I've been running one with a dozen or more users on bare metal at home for the last two years. A little bit of spam but otherwise fine. No deliverability issues or anything.

[–] xyguy@startrek.website 12 points 11 months ago (1 children)

Can, yes.

Should, maybe.

Enjoy doing, unlikely.

And for sure your home isp has all the email ports blocked upstream.

With all that being said, to call SMTP dead is wildly insane. I do figure it will die someday though. Probably around the same time of universal IPV6 adoption during the year of the linux desktop.

[–] denshirenji@lemmy.world 3 points 11 months ago (1 children)

My ISP doesn't. It an electric company that offers fiber, so not your typical telecommunications company. Still though, not a single blocked port.

On topic, I tried an email server and it is too much of a pain in the ass IMHO, without the requisite training and experience, but certainly not impossible.

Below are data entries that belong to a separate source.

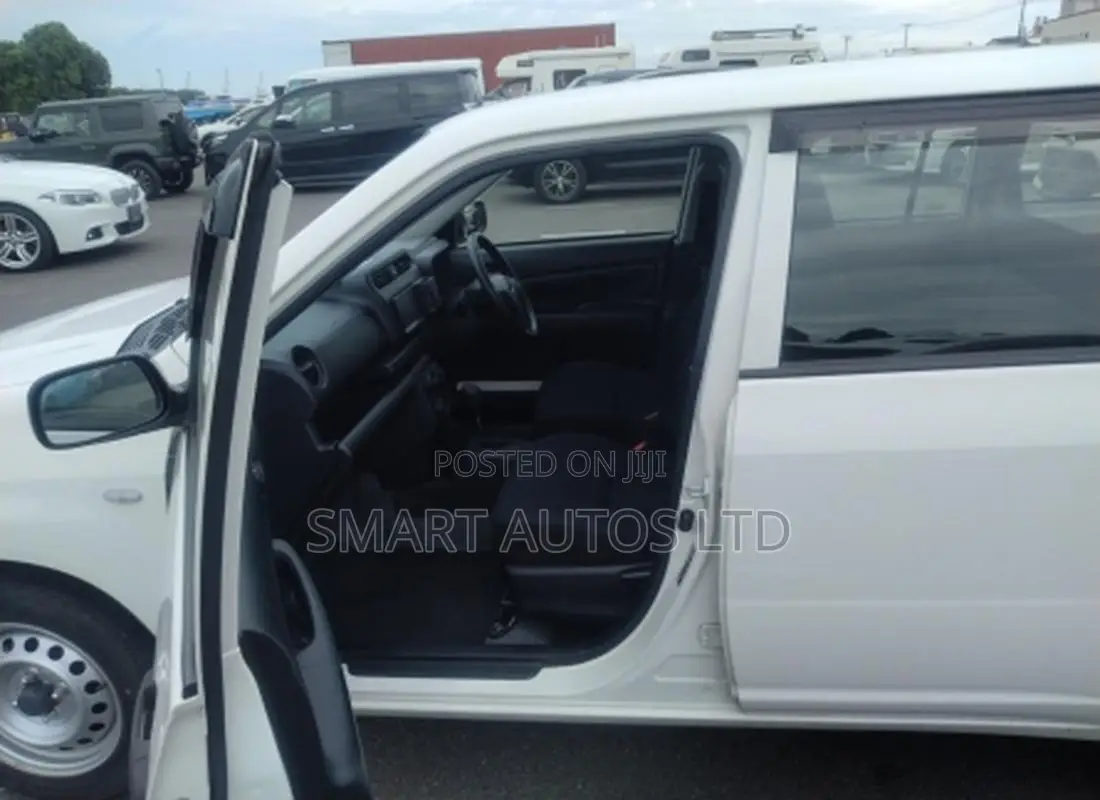 Toyota Probox 2019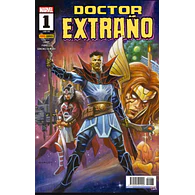 Doctor Extraño #01/83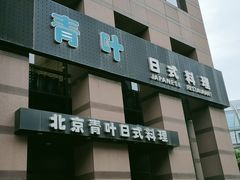 门面-青叶日式料理(飘亮阳光广场店)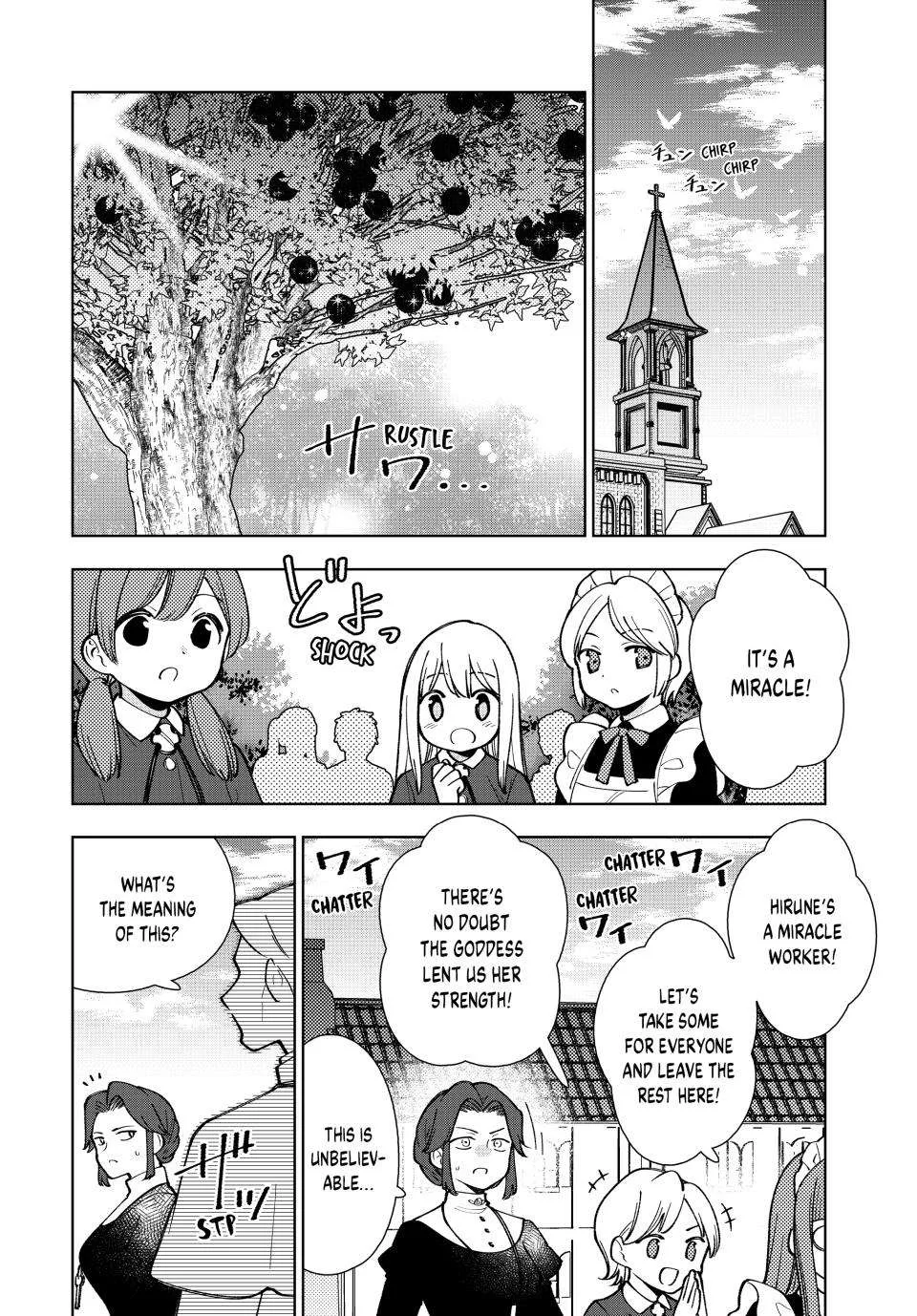 The Casual Chronicles of a Great Saint Chapter 3 page 21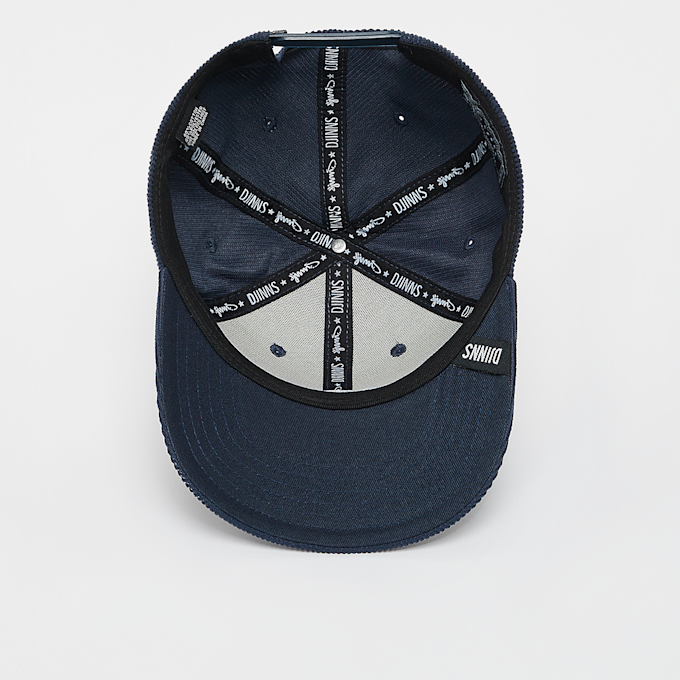 DJINNS 6P TrueFit CordFelt blu 24884 3
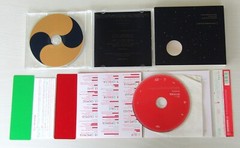 Etsuko Yakushimaru CD TOWN AGE Blu-day CHIFFON CAPITALISM set of 14 CDs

[–] dgriffith@aussie.zone 3 points 11 months ago (1 children)

My most recent ISP does CGNAT. They don't hide it, it's mentioned in their support pages. A quick email is all it takes to switch you over to an open address though.

Anyway I've got a $5/mo server with akami that looks after my email and it's associated domain.

It took about three hours of following a guide to set up DMARC and etc etc and it works unobtrusively, and is about ten times faster than my old ISP IMAP account that I had for about twenty years.

[–] denshirenji@lemmy.world 3 points 11 months ago (1 children)

Do you have a link to the guide by any chance? I might try it again using one of my throw away domains as a test.

[–] dgriffith@aussie.zone 2 points 11 months ago (1 children)

It was one of LinuxBabe's guides - this one:

https://www.linuxbabe.com/mail-server/setup-basic-postfix-mail-sever-ubuntu

There is a more recent one that uses a shell script to install all the bits and pieces but I prefer to do it myself so I've got at least some idea of how all the pieces work.

[–] denshirenji@lemmy.world 1 points 11 months ago

This is very helpful. Thank you!

[–] smiletolerantly@awful.systems 3 points 11 months ago

Yeah. I've had zero problems hosting my mail on a bare metalachine in a datacenter. They arrive just like they should, plus it's just so freeing to host it yourself.